Case Study – Squeeze Switch

Gerald sustained a serious traumatic brain injury in a road traffic accident. He has required 24 hour care since that time and needs assistance with activities of daily living. Sadly, he has significant cognitive impairment.

We were approached to assess whether assistive technology could enable Gerald to have more access to his environment, in particular to leisure activities.

As Gerald is visually impaired, it was important to select methods of accessing technology which did not rely on sight.

Accordingly, we configured an Apple iPad to act as a switch. By touching the iPad screen, Gerald was able to start and stop audible activities, such as an app which produces the sound of fireworks and causes the iPad to vibrate. Gerald was able to sense this vibration thorough his fingers and also hear the fireworks.

Squeeze switch 1

Such simple activities can aid therapists to assess whether an individual can understand cause and effect and provide a useful training method to introduce more complex switch access to technology.

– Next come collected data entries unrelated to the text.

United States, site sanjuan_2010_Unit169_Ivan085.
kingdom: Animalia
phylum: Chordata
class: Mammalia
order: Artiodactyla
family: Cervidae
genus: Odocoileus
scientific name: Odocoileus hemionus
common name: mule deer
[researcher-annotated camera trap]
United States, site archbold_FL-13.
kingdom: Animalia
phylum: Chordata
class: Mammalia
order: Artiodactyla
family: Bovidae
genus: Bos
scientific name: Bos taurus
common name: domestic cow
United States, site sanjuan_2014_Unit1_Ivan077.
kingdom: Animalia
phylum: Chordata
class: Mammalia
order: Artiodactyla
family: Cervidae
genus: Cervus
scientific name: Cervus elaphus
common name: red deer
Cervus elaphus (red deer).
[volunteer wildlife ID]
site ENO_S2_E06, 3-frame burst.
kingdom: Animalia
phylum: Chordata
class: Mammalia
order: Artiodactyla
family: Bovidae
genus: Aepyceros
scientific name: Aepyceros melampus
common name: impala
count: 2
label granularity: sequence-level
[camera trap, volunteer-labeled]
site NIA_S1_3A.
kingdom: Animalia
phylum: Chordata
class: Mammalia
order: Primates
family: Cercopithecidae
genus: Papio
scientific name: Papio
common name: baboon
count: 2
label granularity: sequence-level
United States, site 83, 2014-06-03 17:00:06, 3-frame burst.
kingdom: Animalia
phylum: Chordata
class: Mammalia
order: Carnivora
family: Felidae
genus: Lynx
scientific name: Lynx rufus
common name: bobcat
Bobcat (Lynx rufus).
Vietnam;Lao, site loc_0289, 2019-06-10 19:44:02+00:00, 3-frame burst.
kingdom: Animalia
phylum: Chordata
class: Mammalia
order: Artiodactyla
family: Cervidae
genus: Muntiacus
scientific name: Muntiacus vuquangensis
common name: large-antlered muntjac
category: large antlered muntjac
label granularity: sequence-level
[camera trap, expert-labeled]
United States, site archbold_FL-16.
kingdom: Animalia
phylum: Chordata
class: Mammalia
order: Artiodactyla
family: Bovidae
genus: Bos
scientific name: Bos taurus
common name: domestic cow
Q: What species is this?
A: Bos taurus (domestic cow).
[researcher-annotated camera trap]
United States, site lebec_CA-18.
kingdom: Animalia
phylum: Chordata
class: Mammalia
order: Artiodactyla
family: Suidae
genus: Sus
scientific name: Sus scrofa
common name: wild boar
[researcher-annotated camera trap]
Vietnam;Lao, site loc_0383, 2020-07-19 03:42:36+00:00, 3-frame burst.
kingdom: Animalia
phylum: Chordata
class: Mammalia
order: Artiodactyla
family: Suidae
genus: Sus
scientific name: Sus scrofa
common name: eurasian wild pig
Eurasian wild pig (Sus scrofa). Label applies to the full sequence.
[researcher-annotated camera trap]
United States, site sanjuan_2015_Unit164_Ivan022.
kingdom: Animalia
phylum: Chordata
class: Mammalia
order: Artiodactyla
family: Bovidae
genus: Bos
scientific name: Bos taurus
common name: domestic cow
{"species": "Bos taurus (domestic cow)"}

As Gerald clearly understood this activity, and enjoyed it, we suggested to him that he might try another kind of switch, which would enable him to listen to sounds. We were aware that he enjoyed music and had an ultimate goal of Gerald being able to choose and play music using switch access.

We were aware that he would need to develop skills to do this and provided him with a ‘squeeze switch’. By operating this with his hand, Gerald was able to play a game where he had to identify a sound which played at the first squeeze. If he didn’t know what sound this was, a second squeeze would provide the answer.

This game went down very well and the next stage will be to introduce Gerald to his own switch controlled music system.